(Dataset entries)
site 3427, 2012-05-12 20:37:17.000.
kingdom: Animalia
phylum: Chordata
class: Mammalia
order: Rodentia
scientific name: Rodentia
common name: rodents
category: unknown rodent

==

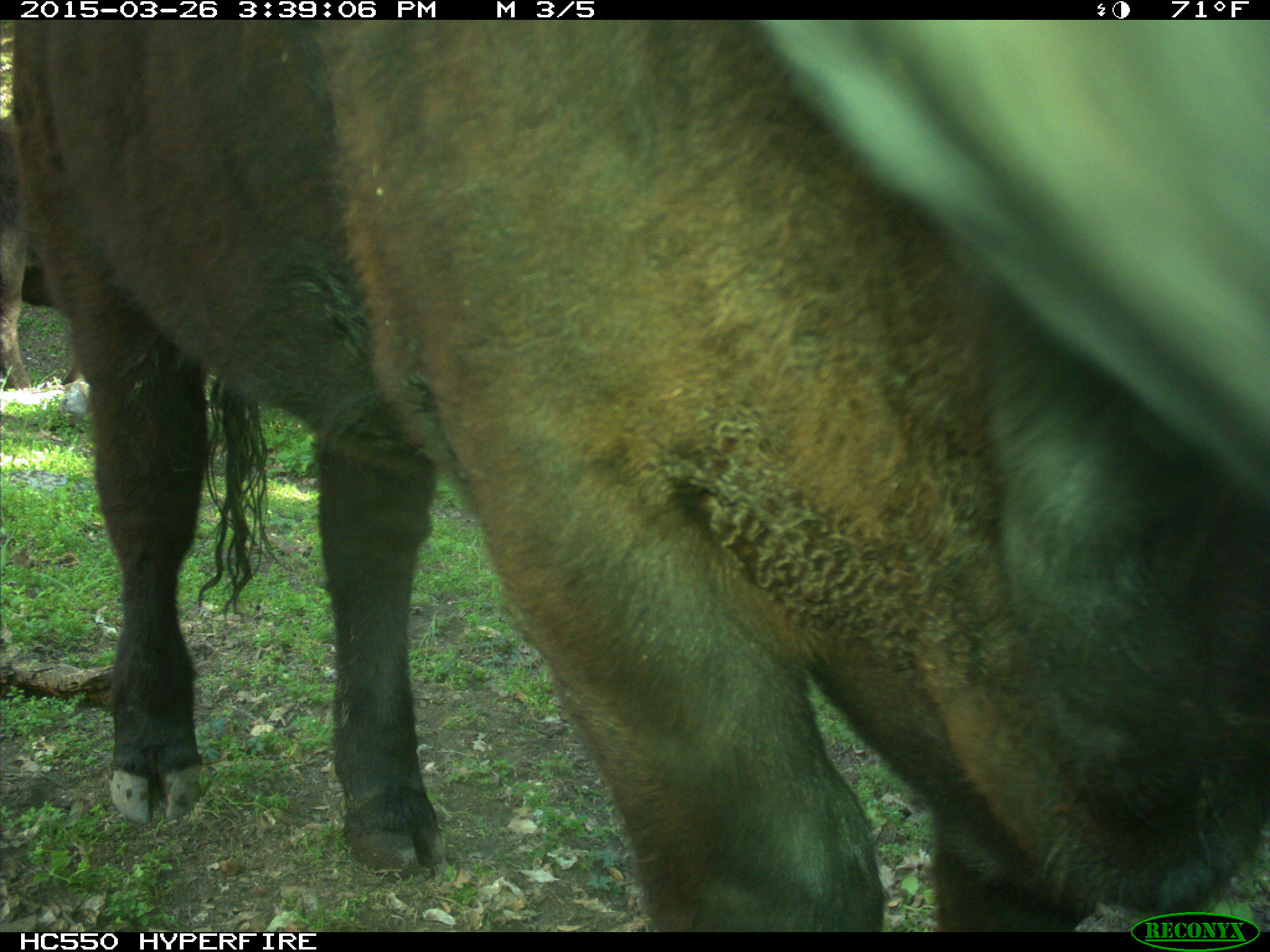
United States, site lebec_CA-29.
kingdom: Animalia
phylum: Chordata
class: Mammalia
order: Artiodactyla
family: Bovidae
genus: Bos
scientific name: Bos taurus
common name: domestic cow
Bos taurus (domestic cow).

▶ **EXERCISE GOAL**: Copy all lines above where "site" is present.

▶ **EXERCISE ANSWER**:
site 3427, 2012-05-12 20:37:17.000.
United States, site lebec_CA-29.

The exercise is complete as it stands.